The number of video buffers will depend upon how much RAM you have in your system. The maximum number of buffers is 1000.

In the Capture Setup menu, you can also choose to capture audio with the video.

After setting the video format, the number of frames per second and possibly creating a new file name (by clicking on File/SetCaptureFile), you can start capturing video by clicking on the CaptureVideo icon.

Win/TV-Capture after a video clip is captured

Preview Video

To preview live video, click on Options/PreviewVideo. This shows how your saved video clips will look after been captured. The colors will be limited to the number of colors used by your VGA display driver. For example, if your VGA display driver is in a 256 color mode, you will only see 256 colors in the Preview window, even though a 16-million color AVI file will be captured.

Note: You should not capture AVI files in Preview mode.

Capturing Audio and Video together

To capture audio along with video, the WinCast or Win/TVpci must be connected to a sound board capable of saving sound clips. The LineInput must also be selected as a source for the Sound Recorder. Do the following:

Capturing audio along with video puts a greater strain on your PC then capturing video alone. If your PC drops many frames while capturing audio and video together, then capture the audio separately with the audio capture utility from Windows. The audio can be merged with video later on during the video edit stage.

Suggestions on capturing video

Captured image sizes can be either 160x120 or 320x240 pixels.

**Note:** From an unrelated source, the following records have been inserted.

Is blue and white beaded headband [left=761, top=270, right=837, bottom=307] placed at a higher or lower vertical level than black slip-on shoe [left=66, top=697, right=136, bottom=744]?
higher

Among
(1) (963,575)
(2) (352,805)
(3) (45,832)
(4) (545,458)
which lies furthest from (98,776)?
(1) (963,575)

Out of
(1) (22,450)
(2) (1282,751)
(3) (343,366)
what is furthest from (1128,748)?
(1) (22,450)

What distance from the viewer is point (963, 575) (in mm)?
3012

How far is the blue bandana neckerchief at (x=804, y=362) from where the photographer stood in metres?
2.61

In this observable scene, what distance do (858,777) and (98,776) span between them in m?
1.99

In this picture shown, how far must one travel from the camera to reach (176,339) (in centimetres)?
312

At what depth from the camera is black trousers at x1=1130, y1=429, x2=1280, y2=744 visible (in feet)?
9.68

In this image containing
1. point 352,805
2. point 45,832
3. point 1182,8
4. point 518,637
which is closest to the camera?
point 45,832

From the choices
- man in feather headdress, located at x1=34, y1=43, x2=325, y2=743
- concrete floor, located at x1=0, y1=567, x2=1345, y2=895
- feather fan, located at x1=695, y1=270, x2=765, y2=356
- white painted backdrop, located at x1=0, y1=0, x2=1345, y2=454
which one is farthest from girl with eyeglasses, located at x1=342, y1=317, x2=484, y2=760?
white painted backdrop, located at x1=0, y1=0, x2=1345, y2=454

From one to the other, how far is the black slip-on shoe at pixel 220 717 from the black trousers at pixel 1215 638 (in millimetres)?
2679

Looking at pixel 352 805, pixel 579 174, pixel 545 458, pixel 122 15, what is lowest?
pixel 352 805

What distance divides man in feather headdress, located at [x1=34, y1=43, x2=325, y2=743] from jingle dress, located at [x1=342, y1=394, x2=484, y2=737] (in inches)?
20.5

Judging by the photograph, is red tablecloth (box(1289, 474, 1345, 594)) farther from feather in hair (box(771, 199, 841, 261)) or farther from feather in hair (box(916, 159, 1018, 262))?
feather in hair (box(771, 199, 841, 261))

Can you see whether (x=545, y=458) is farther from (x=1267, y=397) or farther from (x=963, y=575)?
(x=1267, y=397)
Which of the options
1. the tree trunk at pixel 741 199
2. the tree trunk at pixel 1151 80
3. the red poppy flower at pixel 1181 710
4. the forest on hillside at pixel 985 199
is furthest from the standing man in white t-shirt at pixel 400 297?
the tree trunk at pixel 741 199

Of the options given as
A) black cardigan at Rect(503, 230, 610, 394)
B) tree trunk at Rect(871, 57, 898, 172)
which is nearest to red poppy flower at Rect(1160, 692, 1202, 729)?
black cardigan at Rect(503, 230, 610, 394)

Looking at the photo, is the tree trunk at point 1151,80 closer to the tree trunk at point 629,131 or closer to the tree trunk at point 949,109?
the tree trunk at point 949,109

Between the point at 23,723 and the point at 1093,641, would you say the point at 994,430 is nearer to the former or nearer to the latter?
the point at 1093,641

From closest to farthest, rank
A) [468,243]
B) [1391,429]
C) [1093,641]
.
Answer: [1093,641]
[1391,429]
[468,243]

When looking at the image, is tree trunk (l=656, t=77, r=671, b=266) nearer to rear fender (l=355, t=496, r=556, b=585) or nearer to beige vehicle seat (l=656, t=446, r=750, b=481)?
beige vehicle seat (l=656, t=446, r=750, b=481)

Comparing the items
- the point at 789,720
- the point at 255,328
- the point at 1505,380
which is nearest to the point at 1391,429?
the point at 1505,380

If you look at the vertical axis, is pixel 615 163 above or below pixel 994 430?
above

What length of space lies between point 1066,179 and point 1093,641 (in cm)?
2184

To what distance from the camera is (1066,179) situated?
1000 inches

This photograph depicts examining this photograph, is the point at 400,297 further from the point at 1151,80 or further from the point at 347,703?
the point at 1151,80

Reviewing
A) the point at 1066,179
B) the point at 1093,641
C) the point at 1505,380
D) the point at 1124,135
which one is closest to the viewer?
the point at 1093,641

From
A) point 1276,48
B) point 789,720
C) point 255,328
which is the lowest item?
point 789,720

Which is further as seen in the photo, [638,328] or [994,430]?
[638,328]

For the best trade off between image size and captured frames per second, use a 320 x 240 image. With a 486/66MHz processor (or better) and a reasonably fast hard disk drive, you should be able to capture 30 frames per second using the BTYUV format.This format uses a 2.5 :1 compression ratio compared to raw 24-bit per pixel video.

Setting the BTYUV color format

The consumption of hard disk space is dependant upon the size of the video image while capturing, the image format plus the number of frames/second. Using the BTYUV image format, the following chart shows hard disk space consumed:

image size frames/second bytes per second 1 minute video
160x120 15 frames/sec 425 Kbytes/sec 26 Mbytes
320x240 15 frames/sec 850 Kbytes/sec 52 Mbytes
320x240 30 frames/sec 1.7 Mbytes/sec 104 Mbytes

Video consumes quite a bit of hard disk space! At 320x240, you will only be able to store about 10 minutes of video on a 1 Gigabyte hard disk!

To reduce the amount of hard disk space used by your digital videos, you can edit the video using one of the popular 32-bit digital video editors (such as Adobeís Premiere or U-Leadís MediaStudio). After editing, you can compress the video using a software playback format such as Indeo or Cinepak (both of these are supported by Windows95/98). Typical compession achieved by these formats is 30:1.